_Given exercise_. Count the lines of the records that contain the string "instances", and reply with that number only.

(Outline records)
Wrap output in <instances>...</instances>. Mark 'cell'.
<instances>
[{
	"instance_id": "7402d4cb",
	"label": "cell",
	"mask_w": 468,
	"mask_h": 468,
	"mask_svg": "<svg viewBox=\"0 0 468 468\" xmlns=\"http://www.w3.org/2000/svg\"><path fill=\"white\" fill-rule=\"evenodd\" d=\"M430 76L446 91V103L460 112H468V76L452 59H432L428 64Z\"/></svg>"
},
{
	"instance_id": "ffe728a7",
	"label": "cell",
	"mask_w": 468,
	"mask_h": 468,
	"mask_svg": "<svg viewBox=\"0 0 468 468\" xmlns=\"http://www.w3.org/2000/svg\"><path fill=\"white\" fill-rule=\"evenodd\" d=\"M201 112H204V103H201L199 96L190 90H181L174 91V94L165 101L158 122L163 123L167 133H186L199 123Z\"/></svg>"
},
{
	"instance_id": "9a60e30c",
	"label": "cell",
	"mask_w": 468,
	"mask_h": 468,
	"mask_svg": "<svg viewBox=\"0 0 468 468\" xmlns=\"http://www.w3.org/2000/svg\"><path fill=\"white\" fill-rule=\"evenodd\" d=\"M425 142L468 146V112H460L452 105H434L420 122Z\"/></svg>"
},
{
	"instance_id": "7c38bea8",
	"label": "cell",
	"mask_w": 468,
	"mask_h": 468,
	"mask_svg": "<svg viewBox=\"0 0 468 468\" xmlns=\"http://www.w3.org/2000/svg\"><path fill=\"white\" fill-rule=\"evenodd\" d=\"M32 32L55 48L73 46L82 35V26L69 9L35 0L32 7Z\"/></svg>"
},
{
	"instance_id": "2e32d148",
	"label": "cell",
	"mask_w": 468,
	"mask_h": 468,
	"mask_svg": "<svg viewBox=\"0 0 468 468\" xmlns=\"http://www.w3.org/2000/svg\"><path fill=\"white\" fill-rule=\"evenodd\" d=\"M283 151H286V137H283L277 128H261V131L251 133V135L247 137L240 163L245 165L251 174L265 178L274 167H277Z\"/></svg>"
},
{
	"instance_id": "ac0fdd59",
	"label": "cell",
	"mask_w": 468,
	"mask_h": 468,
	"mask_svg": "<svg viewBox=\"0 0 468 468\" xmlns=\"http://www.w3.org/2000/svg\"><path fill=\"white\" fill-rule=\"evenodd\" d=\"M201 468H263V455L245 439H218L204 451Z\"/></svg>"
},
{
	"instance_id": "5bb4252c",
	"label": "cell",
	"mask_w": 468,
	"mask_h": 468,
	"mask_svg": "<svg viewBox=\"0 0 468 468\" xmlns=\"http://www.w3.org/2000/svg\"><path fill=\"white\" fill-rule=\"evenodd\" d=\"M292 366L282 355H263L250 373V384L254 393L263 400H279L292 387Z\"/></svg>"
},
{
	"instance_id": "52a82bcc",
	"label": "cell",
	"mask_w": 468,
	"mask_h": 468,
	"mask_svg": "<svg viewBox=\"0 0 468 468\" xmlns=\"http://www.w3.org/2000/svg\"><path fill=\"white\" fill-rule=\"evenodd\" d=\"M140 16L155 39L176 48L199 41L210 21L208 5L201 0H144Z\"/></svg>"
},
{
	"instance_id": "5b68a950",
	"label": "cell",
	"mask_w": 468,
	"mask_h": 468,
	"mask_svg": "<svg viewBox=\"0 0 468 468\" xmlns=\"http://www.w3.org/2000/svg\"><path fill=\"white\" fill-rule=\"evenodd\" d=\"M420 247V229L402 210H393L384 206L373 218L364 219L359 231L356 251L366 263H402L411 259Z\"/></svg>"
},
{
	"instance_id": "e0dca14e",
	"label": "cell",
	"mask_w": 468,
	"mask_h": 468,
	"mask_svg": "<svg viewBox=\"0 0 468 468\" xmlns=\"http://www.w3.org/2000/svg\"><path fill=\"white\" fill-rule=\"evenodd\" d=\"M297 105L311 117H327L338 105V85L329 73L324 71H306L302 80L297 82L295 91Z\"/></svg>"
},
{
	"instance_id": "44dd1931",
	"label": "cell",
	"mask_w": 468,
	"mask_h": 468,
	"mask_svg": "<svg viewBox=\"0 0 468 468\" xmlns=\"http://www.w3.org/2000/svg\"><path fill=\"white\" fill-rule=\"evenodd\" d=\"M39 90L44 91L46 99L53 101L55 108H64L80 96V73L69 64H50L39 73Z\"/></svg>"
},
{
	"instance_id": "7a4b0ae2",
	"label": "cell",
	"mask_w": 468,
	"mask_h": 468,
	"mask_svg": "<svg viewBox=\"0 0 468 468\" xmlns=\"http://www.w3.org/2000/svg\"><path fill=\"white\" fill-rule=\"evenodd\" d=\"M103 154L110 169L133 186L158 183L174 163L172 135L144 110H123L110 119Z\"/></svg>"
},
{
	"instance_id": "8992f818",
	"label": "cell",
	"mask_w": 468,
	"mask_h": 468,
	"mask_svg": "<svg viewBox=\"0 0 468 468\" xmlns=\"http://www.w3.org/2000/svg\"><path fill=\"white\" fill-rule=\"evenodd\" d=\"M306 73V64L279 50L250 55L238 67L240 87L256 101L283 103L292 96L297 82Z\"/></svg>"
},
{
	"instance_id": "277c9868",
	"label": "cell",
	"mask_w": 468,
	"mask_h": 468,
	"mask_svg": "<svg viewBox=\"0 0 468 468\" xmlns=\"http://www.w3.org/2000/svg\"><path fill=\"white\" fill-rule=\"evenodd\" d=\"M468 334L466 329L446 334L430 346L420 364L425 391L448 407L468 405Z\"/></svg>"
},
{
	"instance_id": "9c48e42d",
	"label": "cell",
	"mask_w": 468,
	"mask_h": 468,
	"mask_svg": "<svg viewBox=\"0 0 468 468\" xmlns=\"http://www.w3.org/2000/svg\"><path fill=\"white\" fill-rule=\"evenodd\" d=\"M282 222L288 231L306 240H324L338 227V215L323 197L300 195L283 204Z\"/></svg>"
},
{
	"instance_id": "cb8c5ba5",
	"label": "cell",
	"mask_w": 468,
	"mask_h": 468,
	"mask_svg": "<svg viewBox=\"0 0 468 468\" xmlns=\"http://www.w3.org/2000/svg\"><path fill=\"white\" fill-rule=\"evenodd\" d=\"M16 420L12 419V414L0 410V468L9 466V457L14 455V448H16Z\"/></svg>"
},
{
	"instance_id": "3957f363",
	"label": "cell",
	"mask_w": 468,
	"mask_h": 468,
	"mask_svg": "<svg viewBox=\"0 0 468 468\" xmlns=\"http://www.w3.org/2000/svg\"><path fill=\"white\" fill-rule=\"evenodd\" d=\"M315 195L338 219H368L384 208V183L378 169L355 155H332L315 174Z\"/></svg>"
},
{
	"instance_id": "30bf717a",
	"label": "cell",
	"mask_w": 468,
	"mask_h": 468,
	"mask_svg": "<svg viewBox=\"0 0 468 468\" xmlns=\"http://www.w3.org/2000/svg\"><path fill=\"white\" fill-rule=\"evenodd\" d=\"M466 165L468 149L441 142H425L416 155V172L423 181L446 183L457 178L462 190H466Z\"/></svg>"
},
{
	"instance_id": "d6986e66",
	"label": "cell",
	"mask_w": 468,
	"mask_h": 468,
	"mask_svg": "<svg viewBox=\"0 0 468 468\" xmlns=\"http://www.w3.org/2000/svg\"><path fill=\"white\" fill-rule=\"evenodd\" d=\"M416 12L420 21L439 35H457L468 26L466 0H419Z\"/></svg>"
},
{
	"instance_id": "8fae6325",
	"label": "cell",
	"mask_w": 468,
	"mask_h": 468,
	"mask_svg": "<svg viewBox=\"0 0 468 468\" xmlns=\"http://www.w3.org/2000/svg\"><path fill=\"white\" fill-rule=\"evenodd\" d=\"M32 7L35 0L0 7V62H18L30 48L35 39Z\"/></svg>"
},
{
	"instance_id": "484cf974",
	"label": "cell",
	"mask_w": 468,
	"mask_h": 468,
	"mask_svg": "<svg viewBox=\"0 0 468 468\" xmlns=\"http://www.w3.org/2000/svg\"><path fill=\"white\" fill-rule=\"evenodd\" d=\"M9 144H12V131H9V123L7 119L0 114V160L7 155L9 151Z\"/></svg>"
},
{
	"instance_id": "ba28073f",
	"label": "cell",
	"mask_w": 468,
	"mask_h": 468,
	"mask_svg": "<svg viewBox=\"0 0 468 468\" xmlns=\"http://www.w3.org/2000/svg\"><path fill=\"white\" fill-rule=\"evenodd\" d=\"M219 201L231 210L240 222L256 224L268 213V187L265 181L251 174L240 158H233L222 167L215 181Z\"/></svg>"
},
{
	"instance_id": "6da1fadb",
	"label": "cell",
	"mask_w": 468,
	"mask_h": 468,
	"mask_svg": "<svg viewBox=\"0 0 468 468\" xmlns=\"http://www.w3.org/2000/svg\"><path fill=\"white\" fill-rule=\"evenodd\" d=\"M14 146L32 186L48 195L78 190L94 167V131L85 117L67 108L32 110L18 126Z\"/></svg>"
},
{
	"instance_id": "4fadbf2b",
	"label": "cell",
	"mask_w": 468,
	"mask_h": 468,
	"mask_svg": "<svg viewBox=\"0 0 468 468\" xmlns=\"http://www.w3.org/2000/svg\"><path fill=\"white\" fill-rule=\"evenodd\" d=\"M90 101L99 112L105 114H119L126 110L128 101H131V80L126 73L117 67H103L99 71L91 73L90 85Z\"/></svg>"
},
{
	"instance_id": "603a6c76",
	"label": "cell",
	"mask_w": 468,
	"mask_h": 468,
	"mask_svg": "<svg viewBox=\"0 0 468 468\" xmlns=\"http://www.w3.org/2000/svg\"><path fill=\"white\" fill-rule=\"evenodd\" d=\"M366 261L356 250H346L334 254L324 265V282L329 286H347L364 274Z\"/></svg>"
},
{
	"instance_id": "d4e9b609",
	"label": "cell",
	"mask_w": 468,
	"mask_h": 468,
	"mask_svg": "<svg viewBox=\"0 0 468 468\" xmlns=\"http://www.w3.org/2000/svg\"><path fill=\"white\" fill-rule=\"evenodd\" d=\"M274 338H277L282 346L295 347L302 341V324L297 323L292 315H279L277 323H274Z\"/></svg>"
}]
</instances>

_Correct response_. 3